== AUFGABE 1 ==
Wie viele Einwohner hat die Gemeinde laut dem Auszug?
== AUFGABE 2 ==
Prüfe bitte, ob die folgenden Aussagen mit dem Auszug übereinstimmen, und belege jede Antwort mit dem entscheidenden Wortlaut. (a) Die Katholiken des Ortes sind nach Durchhausen eingepfarrt. (b) Der Ort liegt vier Stunden südöstlich von der Oberamtsstadt. (c) Der Ort erstreckt sich hauptsächlich entlang der Straße von Durchhausen nach Trossingen.

== AUSZUG ==
▬▬▬▬▬▬▬▬▬▬
Gemeinde III. Kl., mit Ziegelhütte, 546 Einw., worunter 5 Kath. Ev. Pfarrdorf, die Kath. sind nach Durchhausen eingepfarrt. Vier Stunden nordwestlich von der Oberamtsstadt gelegen.

Der Ort liegt freundlich und sommerlich in dem mit flachen Gehängen versehenen oberen Schönbachthale und zieht sich hauptsächlich an der von Durchhausen nach Trossingen führenden Vizinalstraße hin. Die Häuser, worunter mehrere große Bauernwohnungen, sind zum Theil noch verschindelt und mit sichtbarem Balkenwerk versehen, namentlich zeichnen sich noch einige Eingänge durch geschnitzte Holzpilaster, zum Theil mit attischen Basen und Blätterkapitellen, aus.
▬▬▬▬▬▬▬▬▬▬
== QUELLENMATERIAL ==
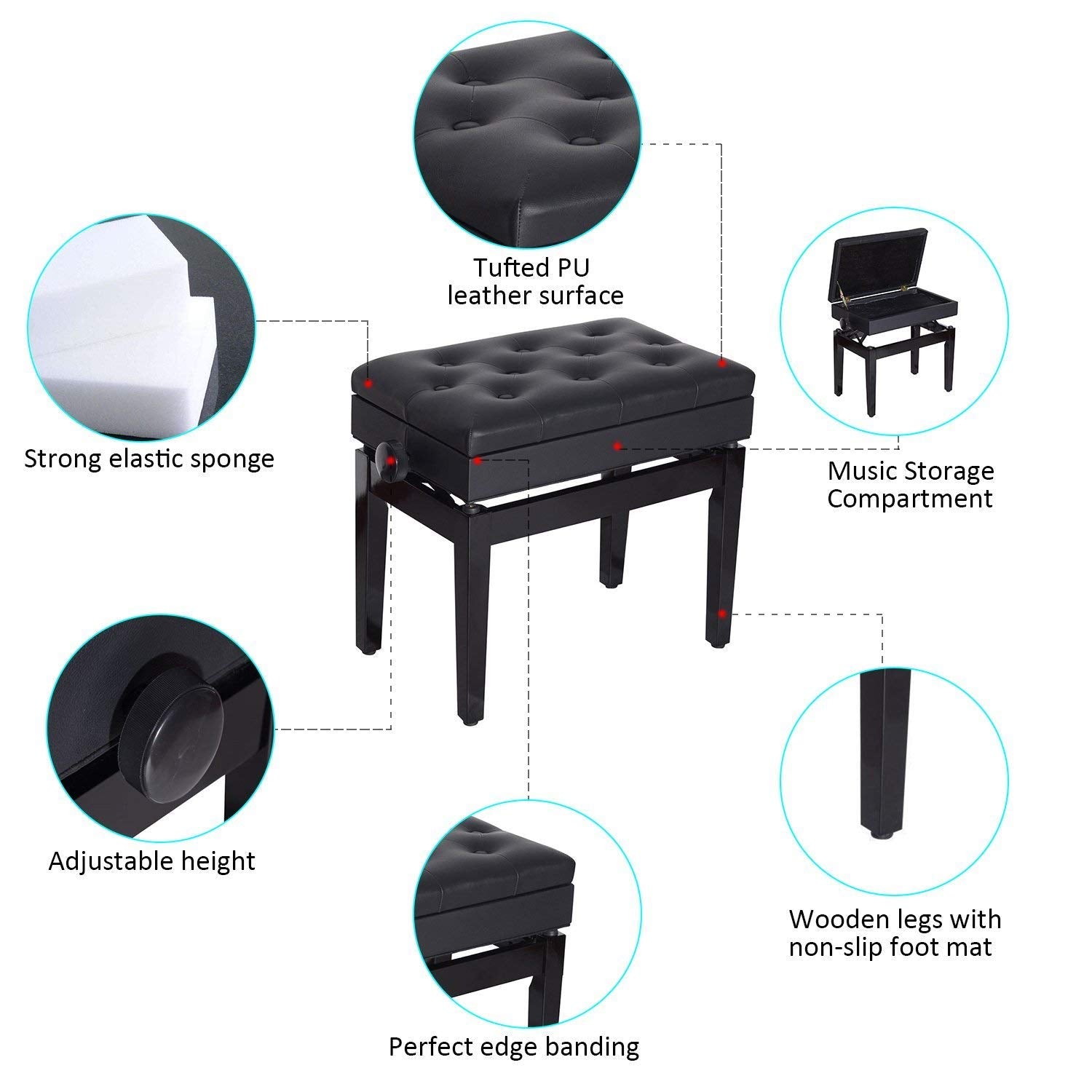 Tufted PU leather surface

Strong elastic sponge

Music Storage Compartment

Adjustable height

Wooden legs with non-slip foot mat

Perfect edge banding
▬▬▬▬▬▬▬▬▬▬
== LÖSUNG 1 ==
546 Einwohner, darunter 5 Katholiken.

== LÖSUNG 2 ==
(a) Ja: „die Kath. sind nach Durchhausen eingepfarrt“
(b) Nein: „Vier Stunden nordwestlich von der Oberamtsstadt gelegen“
(c) Ja: „zieht sich hauptsächlich an der von Durchhausen nach Trossingen führenden Vizinalstraße hin“